[BEGIN EXTRACTED RECORDS]

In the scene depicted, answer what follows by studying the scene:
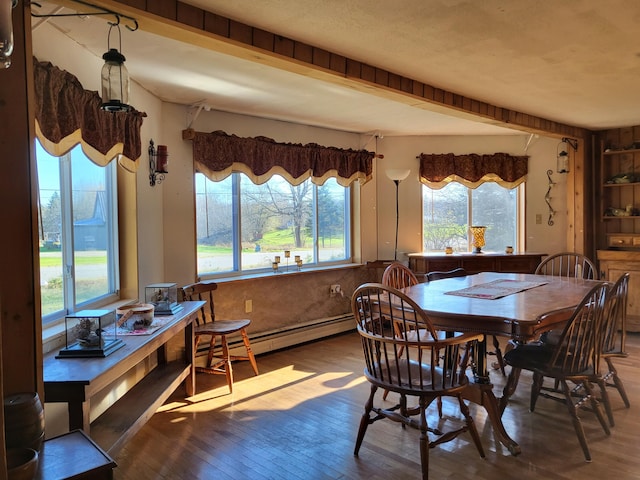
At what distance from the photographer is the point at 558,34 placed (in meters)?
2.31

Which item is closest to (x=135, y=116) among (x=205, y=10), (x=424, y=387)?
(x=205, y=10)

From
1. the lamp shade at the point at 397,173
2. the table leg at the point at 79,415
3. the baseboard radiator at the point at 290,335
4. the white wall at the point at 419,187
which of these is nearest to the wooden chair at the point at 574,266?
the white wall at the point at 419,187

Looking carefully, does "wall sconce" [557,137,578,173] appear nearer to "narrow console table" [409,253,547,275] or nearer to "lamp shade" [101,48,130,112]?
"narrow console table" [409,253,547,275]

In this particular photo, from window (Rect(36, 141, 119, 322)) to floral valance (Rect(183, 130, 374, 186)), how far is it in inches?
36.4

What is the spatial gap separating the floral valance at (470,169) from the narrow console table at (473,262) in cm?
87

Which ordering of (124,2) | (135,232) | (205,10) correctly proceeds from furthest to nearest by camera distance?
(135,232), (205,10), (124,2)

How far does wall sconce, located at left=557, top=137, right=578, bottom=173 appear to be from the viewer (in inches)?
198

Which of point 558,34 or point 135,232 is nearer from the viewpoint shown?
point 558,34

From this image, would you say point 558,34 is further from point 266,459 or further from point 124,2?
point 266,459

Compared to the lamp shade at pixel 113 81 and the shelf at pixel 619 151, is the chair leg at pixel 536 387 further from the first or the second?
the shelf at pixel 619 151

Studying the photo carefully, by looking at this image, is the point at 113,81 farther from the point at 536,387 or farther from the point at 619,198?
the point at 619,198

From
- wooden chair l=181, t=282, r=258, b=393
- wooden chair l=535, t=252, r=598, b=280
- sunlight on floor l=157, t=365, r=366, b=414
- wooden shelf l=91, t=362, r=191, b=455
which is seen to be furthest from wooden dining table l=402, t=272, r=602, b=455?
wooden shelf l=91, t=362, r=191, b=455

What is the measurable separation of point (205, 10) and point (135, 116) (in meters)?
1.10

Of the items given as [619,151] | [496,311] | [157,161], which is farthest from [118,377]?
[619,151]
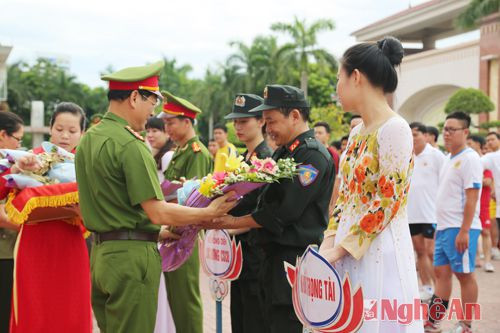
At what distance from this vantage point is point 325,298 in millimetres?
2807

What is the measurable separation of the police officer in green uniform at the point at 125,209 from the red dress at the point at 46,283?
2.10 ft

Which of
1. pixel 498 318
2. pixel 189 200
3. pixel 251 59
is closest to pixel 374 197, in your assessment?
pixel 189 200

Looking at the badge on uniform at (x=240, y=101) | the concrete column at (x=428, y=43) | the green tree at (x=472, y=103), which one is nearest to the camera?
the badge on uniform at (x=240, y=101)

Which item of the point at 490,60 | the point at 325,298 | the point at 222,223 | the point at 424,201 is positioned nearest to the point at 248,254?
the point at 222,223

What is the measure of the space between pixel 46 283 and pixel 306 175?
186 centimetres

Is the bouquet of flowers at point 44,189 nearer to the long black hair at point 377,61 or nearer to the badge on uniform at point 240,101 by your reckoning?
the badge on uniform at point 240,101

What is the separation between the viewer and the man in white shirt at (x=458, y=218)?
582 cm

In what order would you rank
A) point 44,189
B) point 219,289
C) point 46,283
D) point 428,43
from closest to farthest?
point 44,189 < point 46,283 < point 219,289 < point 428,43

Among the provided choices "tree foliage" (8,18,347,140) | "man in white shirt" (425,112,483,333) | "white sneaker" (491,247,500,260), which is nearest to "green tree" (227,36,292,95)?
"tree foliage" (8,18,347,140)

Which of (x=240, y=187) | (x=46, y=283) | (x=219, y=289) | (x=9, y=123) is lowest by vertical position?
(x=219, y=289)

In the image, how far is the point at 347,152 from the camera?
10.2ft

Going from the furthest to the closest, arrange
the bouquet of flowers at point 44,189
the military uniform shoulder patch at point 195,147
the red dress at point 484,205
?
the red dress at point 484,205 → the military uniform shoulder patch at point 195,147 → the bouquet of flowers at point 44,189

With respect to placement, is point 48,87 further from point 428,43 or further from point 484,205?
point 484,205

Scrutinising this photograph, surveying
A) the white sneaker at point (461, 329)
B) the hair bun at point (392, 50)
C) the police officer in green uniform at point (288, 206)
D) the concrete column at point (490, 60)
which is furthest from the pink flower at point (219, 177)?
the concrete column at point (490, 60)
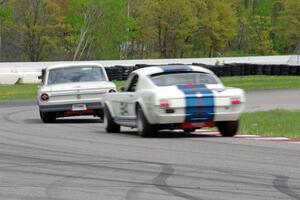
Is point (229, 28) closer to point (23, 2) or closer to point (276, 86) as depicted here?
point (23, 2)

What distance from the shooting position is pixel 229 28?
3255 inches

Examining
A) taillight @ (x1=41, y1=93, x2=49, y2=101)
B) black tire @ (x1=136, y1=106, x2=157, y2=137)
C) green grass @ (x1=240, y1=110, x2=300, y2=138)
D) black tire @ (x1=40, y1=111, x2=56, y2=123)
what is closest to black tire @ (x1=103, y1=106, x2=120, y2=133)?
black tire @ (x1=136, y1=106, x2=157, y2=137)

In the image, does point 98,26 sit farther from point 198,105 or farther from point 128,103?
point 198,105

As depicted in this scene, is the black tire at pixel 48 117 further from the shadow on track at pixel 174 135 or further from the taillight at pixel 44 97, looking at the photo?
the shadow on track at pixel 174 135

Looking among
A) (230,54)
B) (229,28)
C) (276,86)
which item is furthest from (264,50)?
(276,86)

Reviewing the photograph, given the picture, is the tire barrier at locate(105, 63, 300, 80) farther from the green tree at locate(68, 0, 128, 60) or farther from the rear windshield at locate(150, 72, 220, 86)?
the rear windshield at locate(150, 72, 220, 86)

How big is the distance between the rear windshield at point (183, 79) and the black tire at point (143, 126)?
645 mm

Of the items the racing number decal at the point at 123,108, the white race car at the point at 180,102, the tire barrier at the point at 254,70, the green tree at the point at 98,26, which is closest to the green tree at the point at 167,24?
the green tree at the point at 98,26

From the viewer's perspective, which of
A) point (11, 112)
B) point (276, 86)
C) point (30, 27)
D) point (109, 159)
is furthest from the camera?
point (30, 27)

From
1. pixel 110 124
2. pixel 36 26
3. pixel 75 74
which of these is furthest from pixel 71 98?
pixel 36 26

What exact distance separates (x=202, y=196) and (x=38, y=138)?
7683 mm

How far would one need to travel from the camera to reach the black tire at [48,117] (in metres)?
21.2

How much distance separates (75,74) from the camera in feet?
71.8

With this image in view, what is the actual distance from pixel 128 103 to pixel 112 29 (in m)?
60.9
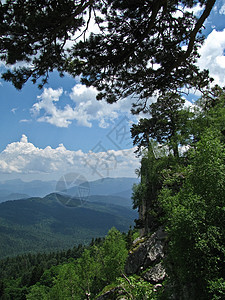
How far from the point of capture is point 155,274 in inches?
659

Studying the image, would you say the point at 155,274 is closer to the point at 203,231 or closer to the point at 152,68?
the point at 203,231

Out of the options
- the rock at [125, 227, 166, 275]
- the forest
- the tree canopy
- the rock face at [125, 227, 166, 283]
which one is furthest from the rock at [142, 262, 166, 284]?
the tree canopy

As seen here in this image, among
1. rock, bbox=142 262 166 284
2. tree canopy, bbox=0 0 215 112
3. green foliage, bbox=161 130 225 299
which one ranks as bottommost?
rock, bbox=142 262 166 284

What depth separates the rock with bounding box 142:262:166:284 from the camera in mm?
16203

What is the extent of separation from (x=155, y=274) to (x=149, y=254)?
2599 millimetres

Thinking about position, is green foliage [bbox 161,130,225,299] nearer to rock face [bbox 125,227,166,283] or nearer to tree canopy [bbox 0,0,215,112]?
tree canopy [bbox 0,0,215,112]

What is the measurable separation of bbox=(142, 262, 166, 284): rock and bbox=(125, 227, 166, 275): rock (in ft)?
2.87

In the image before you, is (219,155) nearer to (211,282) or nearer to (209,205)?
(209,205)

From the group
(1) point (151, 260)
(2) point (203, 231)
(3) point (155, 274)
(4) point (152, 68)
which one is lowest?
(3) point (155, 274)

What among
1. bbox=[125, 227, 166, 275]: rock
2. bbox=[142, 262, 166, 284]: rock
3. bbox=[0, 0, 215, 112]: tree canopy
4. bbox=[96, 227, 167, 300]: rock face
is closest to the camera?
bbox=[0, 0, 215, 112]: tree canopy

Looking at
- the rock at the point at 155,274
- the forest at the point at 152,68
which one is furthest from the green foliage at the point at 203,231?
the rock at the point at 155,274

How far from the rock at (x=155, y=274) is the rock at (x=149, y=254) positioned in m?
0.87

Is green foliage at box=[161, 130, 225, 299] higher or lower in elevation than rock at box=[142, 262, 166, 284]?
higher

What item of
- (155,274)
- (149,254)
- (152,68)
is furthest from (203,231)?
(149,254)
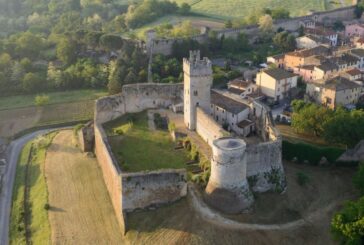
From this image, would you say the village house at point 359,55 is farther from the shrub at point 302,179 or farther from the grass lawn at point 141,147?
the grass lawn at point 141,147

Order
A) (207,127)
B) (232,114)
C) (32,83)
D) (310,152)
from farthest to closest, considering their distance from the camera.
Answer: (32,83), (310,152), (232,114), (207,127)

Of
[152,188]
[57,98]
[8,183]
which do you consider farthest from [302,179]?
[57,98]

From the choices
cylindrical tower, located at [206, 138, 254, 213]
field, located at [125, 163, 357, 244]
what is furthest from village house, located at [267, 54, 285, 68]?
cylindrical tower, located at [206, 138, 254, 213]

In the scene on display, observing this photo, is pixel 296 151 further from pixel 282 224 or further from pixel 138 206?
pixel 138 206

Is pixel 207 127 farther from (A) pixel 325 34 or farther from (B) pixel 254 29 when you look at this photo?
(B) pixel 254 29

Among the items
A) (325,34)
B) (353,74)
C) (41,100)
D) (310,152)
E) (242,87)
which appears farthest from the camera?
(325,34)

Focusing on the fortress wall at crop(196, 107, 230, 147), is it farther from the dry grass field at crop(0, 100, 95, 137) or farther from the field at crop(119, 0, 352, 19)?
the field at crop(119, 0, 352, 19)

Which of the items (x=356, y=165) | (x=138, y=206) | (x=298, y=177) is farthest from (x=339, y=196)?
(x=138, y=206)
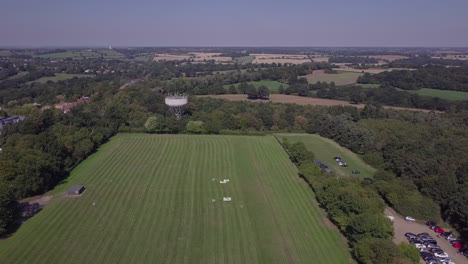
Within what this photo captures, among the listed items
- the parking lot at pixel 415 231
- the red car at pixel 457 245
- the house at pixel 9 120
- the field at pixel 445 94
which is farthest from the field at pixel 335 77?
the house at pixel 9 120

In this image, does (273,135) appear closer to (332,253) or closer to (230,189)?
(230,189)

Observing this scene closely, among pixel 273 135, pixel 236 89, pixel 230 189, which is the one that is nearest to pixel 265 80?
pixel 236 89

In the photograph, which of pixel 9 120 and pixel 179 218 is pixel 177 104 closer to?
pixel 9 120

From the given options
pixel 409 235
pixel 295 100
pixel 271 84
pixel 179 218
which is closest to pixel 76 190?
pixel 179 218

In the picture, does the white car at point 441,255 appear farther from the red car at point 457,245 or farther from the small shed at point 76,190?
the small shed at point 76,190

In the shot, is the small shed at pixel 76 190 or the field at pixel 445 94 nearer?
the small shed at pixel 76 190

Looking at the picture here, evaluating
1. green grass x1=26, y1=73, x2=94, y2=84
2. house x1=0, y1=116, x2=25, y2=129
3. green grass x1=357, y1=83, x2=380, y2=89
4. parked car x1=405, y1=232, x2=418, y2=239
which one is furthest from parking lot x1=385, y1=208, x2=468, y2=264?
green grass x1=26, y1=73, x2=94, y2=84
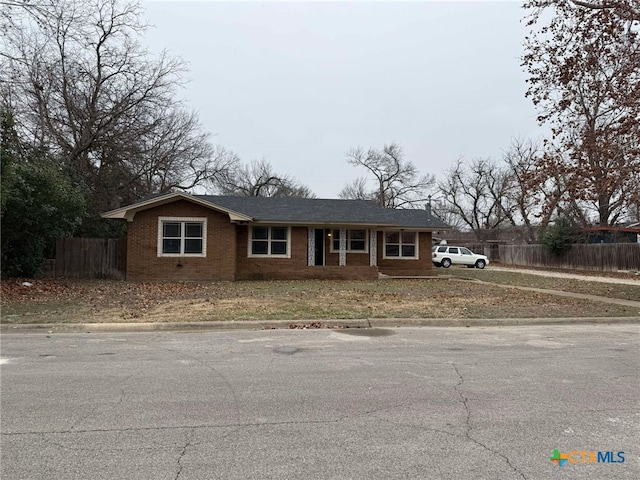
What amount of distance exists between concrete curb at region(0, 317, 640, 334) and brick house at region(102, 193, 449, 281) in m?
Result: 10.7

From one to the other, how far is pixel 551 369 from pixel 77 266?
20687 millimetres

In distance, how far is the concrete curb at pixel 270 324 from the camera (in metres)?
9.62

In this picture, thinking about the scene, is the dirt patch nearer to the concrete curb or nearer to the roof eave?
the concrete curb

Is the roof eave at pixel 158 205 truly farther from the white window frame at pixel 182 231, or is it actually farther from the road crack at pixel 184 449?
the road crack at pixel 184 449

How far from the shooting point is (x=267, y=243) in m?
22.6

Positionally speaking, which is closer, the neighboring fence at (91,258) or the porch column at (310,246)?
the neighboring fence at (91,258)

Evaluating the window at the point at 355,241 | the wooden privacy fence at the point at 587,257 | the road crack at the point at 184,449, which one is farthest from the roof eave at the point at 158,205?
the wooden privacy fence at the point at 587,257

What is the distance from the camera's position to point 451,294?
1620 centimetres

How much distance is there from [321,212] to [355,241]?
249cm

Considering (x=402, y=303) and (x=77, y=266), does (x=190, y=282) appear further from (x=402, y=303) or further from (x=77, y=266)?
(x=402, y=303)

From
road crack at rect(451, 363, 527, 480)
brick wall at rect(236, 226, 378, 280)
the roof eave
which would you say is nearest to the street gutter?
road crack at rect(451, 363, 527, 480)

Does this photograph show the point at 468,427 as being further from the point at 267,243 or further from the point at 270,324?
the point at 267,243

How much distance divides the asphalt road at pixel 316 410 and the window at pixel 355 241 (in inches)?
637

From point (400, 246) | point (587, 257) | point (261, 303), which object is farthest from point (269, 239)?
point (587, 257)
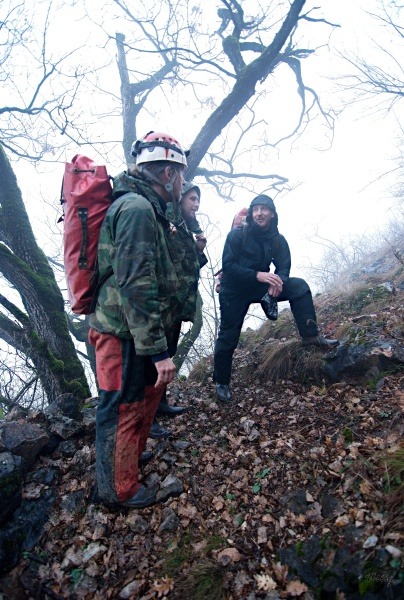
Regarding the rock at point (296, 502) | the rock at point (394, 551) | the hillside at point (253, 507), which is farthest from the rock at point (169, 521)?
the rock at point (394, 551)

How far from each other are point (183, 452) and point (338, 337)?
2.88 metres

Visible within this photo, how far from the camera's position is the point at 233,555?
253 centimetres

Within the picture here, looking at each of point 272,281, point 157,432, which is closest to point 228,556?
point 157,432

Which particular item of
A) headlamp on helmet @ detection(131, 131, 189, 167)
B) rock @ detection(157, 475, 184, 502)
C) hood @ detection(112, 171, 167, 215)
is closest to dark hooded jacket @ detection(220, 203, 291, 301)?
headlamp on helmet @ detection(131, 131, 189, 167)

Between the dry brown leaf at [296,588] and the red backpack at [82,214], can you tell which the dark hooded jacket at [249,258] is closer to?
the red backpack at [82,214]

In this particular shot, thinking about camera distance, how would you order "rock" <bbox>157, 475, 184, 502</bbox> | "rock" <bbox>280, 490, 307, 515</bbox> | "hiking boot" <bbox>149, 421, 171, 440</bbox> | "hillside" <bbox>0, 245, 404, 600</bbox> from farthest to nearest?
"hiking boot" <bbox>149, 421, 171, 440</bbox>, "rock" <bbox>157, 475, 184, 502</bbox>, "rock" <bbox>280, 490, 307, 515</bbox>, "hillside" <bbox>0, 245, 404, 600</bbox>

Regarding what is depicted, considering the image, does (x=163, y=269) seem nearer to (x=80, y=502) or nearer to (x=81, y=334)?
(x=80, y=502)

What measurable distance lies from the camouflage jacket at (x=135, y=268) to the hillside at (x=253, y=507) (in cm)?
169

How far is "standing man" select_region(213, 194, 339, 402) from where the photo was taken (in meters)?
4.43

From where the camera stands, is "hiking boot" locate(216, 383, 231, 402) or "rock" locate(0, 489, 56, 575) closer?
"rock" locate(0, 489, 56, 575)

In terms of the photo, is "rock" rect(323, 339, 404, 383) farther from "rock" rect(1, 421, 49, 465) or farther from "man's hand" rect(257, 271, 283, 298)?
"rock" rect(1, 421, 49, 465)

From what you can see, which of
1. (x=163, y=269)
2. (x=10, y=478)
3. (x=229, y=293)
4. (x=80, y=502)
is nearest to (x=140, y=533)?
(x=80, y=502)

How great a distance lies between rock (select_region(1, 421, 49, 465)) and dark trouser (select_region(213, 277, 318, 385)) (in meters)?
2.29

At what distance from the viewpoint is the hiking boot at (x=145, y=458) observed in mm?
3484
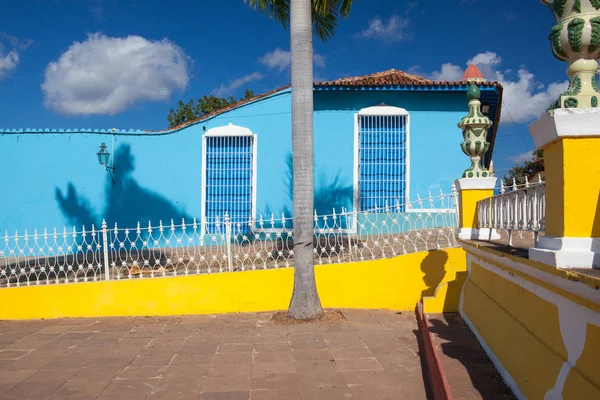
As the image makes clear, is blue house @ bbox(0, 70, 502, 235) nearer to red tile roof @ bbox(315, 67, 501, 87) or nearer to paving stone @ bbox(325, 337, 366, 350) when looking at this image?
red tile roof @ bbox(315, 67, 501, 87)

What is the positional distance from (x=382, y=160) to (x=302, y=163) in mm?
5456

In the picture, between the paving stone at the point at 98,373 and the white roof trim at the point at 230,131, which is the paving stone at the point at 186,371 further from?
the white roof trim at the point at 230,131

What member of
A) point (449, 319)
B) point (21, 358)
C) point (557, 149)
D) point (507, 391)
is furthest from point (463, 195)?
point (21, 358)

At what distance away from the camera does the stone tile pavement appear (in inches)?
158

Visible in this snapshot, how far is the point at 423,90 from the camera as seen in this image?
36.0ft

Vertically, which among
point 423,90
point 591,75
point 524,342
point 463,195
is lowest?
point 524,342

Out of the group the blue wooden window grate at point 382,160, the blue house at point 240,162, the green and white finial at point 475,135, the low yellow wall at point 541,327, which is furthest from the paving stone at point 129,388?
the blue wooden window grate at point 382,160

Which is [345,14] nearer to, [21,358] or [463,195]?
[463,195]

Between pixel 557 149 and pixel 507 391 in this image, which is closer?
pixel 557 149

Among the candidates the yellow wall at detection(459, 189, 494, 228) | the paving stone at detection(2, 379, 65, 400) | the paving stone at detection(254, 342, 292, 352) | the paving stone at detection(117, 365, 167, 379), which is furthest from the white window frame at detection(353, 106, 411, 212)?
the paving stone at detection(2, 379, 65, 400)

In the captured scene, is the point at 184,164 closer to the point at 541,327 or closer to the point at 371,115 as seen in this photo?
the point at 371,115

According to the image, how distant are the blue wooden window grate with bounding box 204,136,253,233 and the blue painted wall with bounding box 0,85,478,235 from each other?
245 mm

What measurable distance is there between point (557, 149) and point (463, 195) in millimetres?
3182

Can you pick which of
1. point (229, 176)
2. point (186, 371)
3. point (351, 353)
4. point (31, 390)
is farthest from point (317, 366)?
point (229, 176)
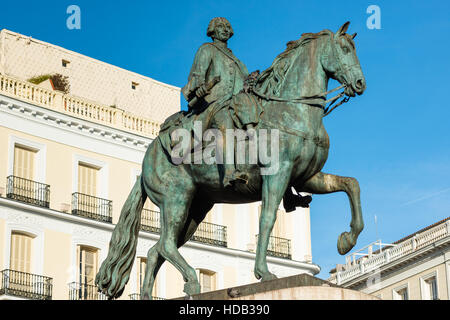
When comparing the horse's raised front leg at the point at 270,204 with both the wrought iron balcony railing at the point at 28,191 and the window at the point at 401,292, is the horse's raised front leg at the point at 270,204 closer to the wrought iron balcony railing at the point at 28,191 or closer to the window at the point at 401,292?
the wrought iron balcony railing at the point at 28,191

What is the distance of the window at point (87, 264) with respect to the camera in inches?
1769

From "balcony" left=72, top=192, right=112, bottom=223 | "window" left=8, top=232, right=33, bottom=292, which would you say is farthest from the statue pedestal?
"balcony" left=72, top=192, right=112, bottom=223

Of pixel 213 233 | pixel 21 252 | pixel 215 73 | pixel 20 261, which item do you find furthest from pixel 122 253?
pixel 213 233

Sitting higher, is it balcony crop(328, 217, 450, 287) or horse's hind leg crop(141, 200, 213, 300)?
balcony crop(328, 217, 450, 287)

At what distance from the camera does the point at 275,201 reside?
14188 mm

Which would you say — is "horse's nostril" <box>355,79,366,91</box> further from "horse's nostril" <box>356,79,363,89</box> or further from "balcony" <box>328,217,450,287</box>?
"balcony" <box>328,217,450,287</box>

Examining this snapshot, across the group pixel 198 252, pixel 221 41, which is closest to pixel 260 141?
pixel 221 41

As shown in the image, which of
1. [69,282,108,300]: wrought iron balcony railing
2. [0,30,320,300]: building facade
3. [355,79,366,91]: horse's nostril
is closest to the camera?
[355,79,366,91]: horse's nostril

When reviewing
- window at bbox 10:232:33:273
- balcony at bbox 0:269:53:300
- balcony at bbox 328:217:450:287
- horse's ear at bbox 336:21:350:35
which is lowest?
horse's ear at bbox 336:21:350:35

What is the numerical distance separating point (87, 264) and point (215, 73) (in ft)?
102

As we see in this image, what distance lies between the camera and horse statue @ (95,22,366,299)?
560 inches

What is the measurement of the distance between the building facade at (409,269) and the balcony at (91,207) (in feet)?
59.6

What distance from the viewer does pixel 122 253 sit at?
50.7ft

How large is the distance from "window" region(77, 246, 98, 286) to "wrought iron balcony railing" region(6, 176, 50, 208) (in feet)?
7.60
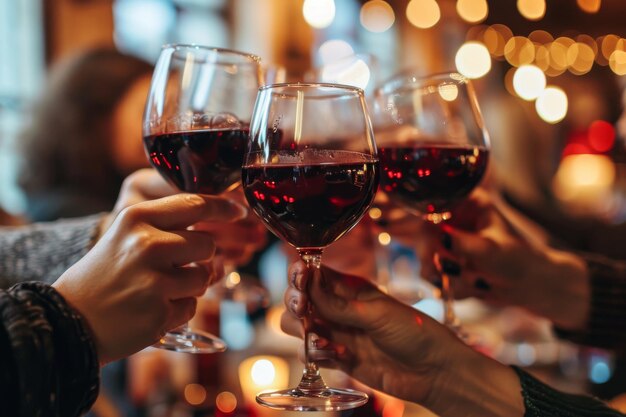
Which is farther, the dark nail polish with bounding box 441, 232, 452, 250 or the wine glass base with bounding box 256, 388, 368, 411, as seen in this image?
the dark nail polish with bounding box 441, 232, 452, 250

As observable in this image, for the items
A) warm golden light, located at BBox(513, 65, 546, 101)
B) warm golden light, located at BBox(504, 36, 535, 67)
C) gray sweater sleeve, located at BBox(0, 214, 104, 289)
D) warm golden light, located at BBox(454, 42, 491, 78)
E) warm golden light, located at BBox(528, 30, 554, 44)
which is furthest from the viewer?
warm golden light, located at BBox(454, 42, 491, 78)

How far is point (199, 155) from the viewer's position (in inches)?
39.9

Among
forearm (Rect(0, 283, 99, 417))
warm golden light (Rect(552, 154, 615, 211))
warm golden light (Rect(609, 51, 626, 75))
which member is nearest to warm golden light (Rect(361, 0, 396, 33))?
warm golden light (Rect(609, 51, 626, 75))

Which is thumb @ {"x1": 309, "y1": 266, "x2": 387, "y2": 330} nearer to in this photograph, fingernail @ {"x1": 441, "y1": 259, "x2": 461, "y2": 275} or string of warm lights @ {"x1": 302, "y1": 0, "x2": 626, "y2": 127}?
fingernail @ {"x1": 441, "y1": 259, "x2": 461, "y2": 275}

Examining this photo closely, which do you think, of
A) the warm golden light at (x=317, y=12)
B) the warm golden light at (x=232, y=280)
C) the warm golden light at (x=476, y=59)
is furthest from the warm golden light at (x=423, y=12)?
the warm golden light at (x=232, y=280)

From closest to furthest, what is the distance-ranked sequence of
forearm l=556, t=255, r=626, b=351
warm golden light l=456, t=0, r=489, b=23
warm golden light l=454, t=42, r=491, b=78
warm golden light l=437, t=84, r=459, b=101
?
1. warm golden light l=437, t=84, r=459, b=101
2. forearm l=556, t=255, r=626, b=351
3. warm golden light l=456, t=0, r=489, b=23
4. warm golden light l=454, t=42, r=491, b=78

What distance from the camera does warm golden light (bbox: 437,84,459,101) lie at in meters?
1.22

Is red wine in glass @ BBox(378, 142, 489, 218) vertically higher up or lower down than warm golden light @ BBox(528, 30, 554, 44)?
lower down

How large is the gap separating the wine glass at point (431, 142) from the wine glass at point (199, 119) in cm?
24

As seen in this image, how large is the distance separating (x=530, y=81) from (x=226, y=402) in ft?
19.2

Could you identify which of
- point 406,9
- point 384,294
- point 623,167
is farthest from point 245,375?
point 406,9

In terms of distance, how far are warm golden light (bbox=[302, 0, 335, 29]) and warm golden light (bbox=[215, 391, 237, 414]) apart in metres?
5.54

[END EXTRACTED RECORDS]

YOUR TASK: Put the rows from the line containing "From one to" through the line containing "2.88 metres" into a JSON list of strings, one string per line, omitting blank lines and any pictures.

SOLUTION FOR THIS PROBLEM:
[
  "From one to the other, how far is pixel 551 369 from pixel 77 266?",
  "20687 millimetres",
  "In distance, how far is the concrete curb at pixel 270 324 from the camera (in metres)?",
  "9.62",
  "In this picture, thinking about the scene, is the dirt patch nearer to the concrete curb or nearer to the roof eave?",
  "the concrete curb",
  "Is the roof eave at pixel 158 205 truly farther from the white window frame at pixel 182 231, or is it actually farther from the road crack at pixel 184 449?",
  "the road crack at pixel 184 449",
  "How far from the shooting point is (x=267, y=243) in m?",
  "22.6",
  "Positionally speaking, which is closer, the neighboring fence at (91,258) or the porch column at (310,246)?",
  "the neighboring fence at (91,258)",
  "Evaluating the window at the point at 355,241 | the wooden privacy fence at the point at 587,257 | the road crack at the point at 184,449, which one is farthest from the roof eave at the point at 158,205?",
  "the wooden privacy fence at the point at 587,257",
  "What is the distance from the camera's position to point 451,294?",
  "1620 centimetres",
  "How much distance is there from [321,212] to [355,241]?",
  "249cm",
  "Considering (x=402, y=303) and (x=77, y=266), does (x=190, y=282) appear further from (x=402, y=303) or further from (x=77, y=266)?",
  "(x=402, y=303)",
  "From",
  "road crack at rect(451, 363, 527, 480)",
  "brick wall at rect(236, 226, 378, 280)",
  "the roof eave",
  "which would you say is nearest to the street gutter?",
  "road crack at rect(451, 363, 527, 480)",
  "Does this photograph show the point at 468,427 as being further from the point at 267,243 or further from the point at 270,324?",
  "the point at 267,243",
  "How much distance divides the asphalt road at pixel 316 410 and the window at pixel 355 241 (in inches)?",
  "637",
  "From point (400, 246) | point (587, 257) | point (261, 303), which object is farthest from point (269, 239)?",
  "point (587, 257)",
  "Regarding the rock at point (296, 502) | the rock at point (394, 551) | the hillside at point (253, 507), which is farthest from the rock at point (169, 521)?",
  "the rock at point (394, 551)",
  "How far from each other are point (183, 452) and point (338, 337)?",
  "2.88 metres"
]